Weather patterns in the southwestern part of the United States are changing from moisture states to drier climate states, according to a new federally funded study that analyzed data from climate patterns between 1979 and 2014.
Drier climate states are expected as a consequence of global warming, said the study lead author Andreas Prein of the National Center for Atmospheric Research. Scientists concluded that rare will be the years when atmospheric conditions that bring rain and snow will overcome atmospheric conditions that create drier states.
Andreas Prein explained that droughts are also occurring more easily in the southwestern U.S. However, study authors did not emphasize in the effects of climate change in the increment of frequency and duration of droughts, but they are expecting to continue the investigations in order to understand the effects of global warming and droughts in the region.
“We show that in the North Atlantic and Midwest region precipitation intensity changes are the major driver of increasing precipitation trends.
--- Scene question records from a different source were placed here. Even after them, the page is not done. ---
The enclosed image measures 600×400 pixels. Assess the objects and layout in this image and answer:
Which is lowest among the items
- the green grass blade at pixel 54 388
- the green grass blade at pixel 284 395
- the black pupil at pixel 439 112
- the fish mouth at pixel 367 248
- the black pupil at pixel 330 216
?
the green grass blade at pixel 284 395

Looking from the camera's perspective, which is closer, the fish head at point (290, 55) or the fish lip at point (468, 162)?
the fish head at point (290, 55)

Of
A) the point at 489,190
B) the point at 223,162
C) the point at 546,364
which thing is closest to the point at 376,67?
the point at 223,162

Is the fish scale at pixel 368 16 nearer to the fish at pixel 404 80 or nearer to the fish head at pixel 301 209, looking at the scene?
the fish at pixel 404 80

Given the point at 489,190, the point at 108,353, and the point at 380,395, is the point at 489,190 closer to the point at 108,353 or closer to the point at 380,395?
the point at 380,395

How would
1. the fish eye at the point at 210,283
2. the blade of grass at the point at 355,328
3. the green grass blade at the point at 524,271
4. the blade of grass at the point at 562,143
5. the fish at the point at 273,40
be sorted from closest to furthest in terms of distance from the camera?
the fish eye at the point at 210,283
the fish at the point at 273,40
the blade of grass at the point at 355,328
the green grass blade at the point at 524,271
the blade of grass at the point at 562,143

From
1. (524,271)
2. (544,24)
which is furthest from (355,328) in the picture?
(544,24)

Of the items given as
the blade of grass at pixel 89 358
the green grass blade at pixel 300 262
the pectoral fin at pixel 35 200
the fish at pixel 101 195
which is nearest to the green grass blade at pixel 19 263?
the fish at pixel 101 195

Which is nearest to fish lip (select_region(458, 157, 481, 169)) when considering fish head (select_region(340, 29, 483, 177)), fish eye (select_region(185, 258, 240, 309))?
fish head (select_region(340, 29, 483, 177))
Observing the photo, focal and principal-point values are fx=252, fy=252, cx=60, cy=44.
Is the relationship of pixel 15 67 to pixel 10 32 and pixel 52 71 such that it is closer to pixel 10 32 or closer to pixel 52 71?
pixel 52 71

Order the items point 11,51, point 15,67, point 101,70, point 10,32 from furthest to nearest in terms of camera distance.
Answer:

In the U.S. Southwest, however, weather type frequency changes lead to a significant precipitation decrease of up to −25% related to an increase in anticyclonic conditions in the North East Pacific,” wrote the authors in a study that was published Thursday in the journal Geophysical Research Letters.
Results would appear to show that San Francisco, Los Angeles, Las Vegas, Phoenix, Albuquerque, Salt Lake City and Cheyenne are the areas that are more prone to dry climate states, according to USA Today.
Mari Tye, a scientist at the National Center for Atmospheric Research and study co-author, said that understanding how changing weather pattern frequencies impact total precipitation in the country is fundamental to water resource managers, because they can plan the construction of water storing infrastructures depending on registers of droughts and floods.
The study, which was funded by the National Science Foundation and the Research Partnership to Secure Energy for America, seems to suggest that when the Earth temperature increases, the ground turns drier and droughts occur more rapidly. Co-author Greg Holland explained that because of a decrease in the frequency of rainfalls in the Southeast, droughts are being more intense.
Droughts are already a worldwide problem. During the last three years, thousands of Syrians have been migrating to Europe as a consequence of war-related conflicts but also because of droughts in the region. Last year, some scientists expected the establishment of a U.N. body, specially dedicated to provide a warning system of droughts, during the U.N. climate event in New York City. However, the institution was not consolidated because governments are not putting enough attention to the problem, said analysts at The Guardian.